1

I'm trying to break up a string into "symbols" with C++ for further work. I haven't written anything in C++ for a long while, so forgive me if there is something inherently wrong with this code.

The purpose of the symbolize() function below is to break up a string, such as "5+5", into a vector of strings, eg {"5","+","5"}. It's not working. If you think the code is too messy, please suggest a way to simplify it.

Here's my code so far:

#include <iostream>
#include <string>
#include <vector>
#include <ctype.h>
#include <sstream>

using namespace std;

vector<string> symbolize(string);

int main(int argc, const char * argv[])
{

    string input;
    cin >> input;

    vector<string> symbols;

    symbols = symbolize(input);

    for(int i=0;i<symbols.size();i++){
        cout<<symbols.at(i) << endl;
    }

    return 0;
}


vector<string> symbolize(string input){
    int position = 0;
    char c;
    stringstream s;
    vector<string> symbols;
    enum symbolType {TEXT,OPERATOR}symbolType,charType;

    while(position < input.size()){
        c = input.at(position);
        if(isalnum(c))symbolType = TEXT;
        else symbolType = OPERATOR;
        charType = symbolType;

        while(symbolType == charType){
            s << c;
            position++;
            if(position>=input.length())break;
            c = input.at(position);
            if(isalnum(c)) charType = TEXT;
            else charType = OPERATOR;
        }

        symbols.push_back(s.str());
        s.clear();
    }

    return symbols;
}

Thanks for taking a look.

Edit: BTW, I should mention that the function returns the fist "token", eg "5+5" -> "5"

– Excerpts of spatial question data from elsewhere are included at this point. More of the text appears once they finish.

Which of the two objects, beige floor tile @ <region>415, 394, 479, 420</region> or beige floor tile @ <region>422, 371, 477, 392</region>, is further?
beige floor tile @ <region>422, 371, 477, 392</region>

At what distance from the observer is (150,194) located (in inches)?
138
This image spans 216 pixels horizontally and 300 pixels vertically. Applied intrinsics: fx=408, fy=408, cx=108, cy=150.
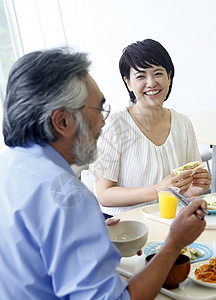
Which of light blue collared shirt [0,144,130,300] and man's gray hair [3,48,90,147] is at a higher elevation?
man's gray hair [3,48,90,147]

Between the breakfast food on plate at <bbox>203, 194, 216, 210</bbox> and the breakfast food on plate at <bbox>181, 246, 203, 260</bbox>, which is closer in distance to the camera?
the breakfast food on plate at <bbox>181, 246, 203, 260</bbox>

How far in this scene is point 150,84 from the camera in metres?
2.00

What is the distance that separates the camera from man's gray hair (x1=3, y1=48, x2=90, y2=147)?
3.19ft

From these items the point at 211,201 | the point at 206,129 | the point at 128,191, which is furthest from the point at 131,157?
the point at 206,129

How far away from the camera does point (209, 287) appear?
41.9 inches

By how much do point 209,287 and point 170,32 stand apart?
12.5 ft

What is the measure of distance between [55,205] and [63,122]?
228 mm

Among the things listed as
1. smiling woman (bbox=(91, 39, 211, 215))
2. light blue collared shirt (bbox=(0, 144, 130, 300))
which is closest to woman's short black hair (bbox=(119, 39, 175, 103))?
smiling woman (bbox=(91, 39, 211, 215))

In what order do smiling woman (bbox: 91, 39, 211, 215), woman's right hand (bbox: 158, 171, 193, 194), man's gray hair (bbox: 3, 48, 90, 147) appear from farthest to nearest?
smiling woman (bbox: 91, 39, 211, 215)
woman's right hand (bbox: 158, 171, 193, 194)
man's gray hair (bbox: 3, 48, 90, 147)

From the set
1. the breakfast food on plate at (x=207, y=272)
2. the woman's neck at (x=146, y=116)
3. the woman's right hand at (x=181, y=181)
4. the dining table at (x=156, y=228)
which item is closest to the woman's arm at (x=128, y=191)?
the woman's right hand at (x=181, y=181)

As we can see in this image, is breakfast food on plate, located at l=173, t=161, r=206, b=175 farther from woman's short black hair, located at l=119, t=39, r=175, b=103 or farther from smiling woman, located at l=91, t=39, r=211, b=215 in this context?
woman's short black hair, located at l=119, t=39, r=175, b=103

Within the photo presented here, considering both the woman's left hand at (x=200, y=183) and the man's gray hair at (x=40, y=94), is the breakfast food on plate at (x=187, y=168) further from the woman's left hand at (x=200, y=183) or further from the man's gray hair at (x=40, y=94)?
the man's gray hair at (x=40, y=94)

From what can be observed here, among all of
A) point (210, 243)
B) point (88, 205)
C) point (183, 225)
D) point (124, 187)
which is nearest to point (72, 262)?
point (88, 205)

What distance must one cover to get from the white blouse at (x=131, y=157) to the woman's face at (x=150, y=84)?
0.47ft
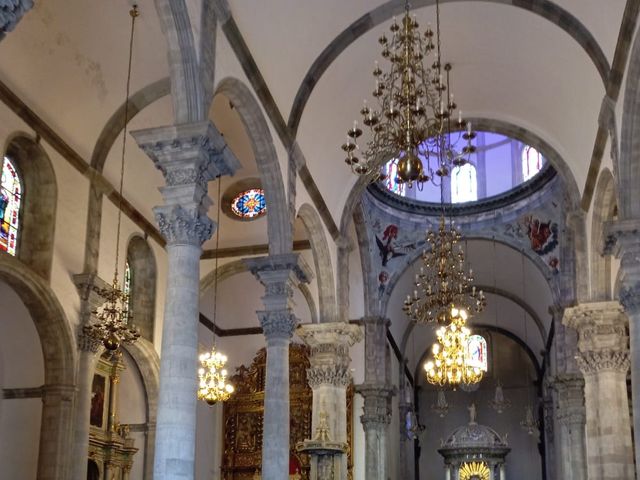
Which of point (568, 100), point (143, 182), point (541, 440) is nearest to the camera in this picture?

Edit2: I was mistaken. I just tried "5+5", and it returned {"5","5+","5+5"}. However, it only returns the first before a space. Sorry for the confusion!

Edit3: Thank you all! For those who may come across this page in the future, here's the code when everything's said and done:

#include <iostream>
#include <string>
#include <vector>
#include <ctype.h>
#include <sstream>

using namespace std;

vector<string> symbolize(string);

int main(int argc, const char * argv[])
{

    string input;
    getline(cin,input);

    vector<string> symbols;

    symbols = symbolize(input);

    for(int i=0;i<symbols.size();i++){
        cout<<symbols.at(i) << endl;
    }

    return 0;
}


vector<string> symbolize(string input){
    int position = 0;
    char c;
    //stringstream s;
    vector<string> symbols;
    enum symbolType {TEXT,OPERATOR}symbolType,charType;

    while(position < input.size()){
        stringstream s;
        c = input.at(position);
        if(isalnum(c))symbolType = TEXT;
        else symbolType = OPERATOR;
        charType = symbolType;

        while(symbolType == charType){
            s << c;
            position++;
            if(position>=input.length())break;
            c = input.at(position);
            if (isspace(c)||c=='\n'){position++; break;}
            if(isalnum(c)) charType = TEXT;
            else charType = OPERATOR;
        }

        symbols.push_back(s.str());
    }

    return symbols;
}
  • What is it _supposed_ to return. From your last comment, "it only returns the first before a space", it sounds like your complaint is that "5+5 6+6" only parses up to the space and then stops. If so, that's because you're only doing "cin >> input" once, and that reads up to whitespace. – abarnert Apr 27 '12 at 22:24
  • Should there be a test for whitespace? The logic assumes anything not alphanumeric is an operator. – wallyk Apr 27 '12 at 22:25
  • @abarnert Yes that was my original problem. What other way can I use to include the spaces? –  Apr 27 '12 at 22:26
  • 1
    Alternatively, if you wanted "5", "+", and "5" instead of "5", "5+", and "5+5", the problem is that stringstream.clear() doesn't do you what you appear to think it does. It clears the stream error flags. If you want to wipe out the whole thing each time through the loop, the simplest way to do it is to move the variable into the outer while loop. – abarnert Apr 27 '12 at 22:27
  • @wallyk I used the name "operator" because I couldn't think of a better term. But, yes it's not just for operators. –  Apr 27 '12 at 22:27
  • @Hassan: Well, if you want to read to the end of the line instead of the first space, use cin.getline. Is that what you want? Or do you want to read to EOF? or…? – abarnert Apr 27 '12 at 22:28
  • @abarnert Yes that is what I want. Also, you were right, I did assume that `s.clear()` would clear the stringstream. –  Apr 27 '12 at 22:29
  • @Hassan: Yes, _which_ of those is what you want? To read until end of line, end of file, or something else? Also, is a space supposed to be a delimiter between tokens, an operator, or text? – abarnert Apr 27 '12 at 22:31
  • @abarnert To read to the end of a line. Why don't you answer, since you were very early to comment. –  Apr 27 '12 at 22:32
  • @abarnert A space is simply a delimiter, I want to ignore them. –  Apr 27 '12 at 22:35

3 Answers3

3

stringstream::clear doesn't clear the string buffer (only the error state).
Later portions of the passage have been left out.